◆ EXTRACT TO READ:
## Begin

I'd like to thank everyone who commented on Thursday's question (if you could recommend one book, what would it be?). I was a bit surprised the post didn't get more comments (76 so far) and I admit I was hoping for a few more recommendations of more recent, digital-photography-related books. In part to educate myself.
I chewed on that for a while this morning, and I guess the bottom line is that I have to accept that photo culture is changing.
A long time ago, when I was strategizing how to become the kind of photographer I wanted to become, I remember scrutinizing the resumés of art photographers to determine what was expected of them. Mostly these consisted of five categories of items, not necessarily in the following order: teaching positions, grants and awards, work in collections (i.e., the artist's work has been acquired by the named institution or famous private collector*), gallery or museum shows, and publications (either of the artist's work or about the artist.)
Debbie Fleming Caffery, The Spirit and the Flesh book cover
If it was a full CV (curriculum vitae) these lists could be formidably long, bespeaking persistence and long and diligent practice. (Don't think that art photographers aren't trying to please clients—they're just after a very different kind of client than professionals or assignment photographers, in a very different kind of way.) Exhibits, whether in a modest community center or coffee shop or a major museum, soak up lots of time and money. And it used to be that the main way that art photographers of less than superstar status got into museum collections was to drop off your portfolio at a museum (well, I guess first you'd have to have a portfolio, which used to be a central task of preparation for a career as an art photographer) on an appointed day, and come back around to pick it up a week or two later. The museum might "accept" you into its collection by offering to buy a print or two at a much reduced rate—if you were really lucky, that is. All that required effort and diligence too.

## End

◆ REQUIREMENT A:
Answer these about the post above, one line each:
(i) How many comments had Thursday's question drawn so far?
(ii) Into how many categories of items did art photographers' resumés mostly fall?
(iii) What does a museum do to "accept" a photographer into its collection?
◆ REQUIREMENT B:
Sum up the post above in two sentences.

◆ SOURCE EXCERPT:
## Begin

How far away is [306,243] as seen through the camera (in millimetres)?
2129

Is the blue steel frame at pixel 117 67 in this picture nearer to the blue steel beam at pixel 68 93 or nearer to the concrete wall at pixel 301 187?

## End

◆ CORRECT OUTPUT A:
(i) 76.
(ii) Five.
(iii) It offers to buy a print or two at a much reduced rate.

◆ CORRECT OUTPUT B:
The writer had hoped Thursday's question would bring more recommendations of recent, digital-photography-related books, and decides that they have to accept that photo culture is changing. The writer recalls that art photographers' resumés mostly listed teaching positions, grants and awards, work in collections, gallery or museum shows, and publications, all of which took effort and diligence, including dropping off a portfolio at a museum in the hope that it might buy a print or two at a much reduced rate.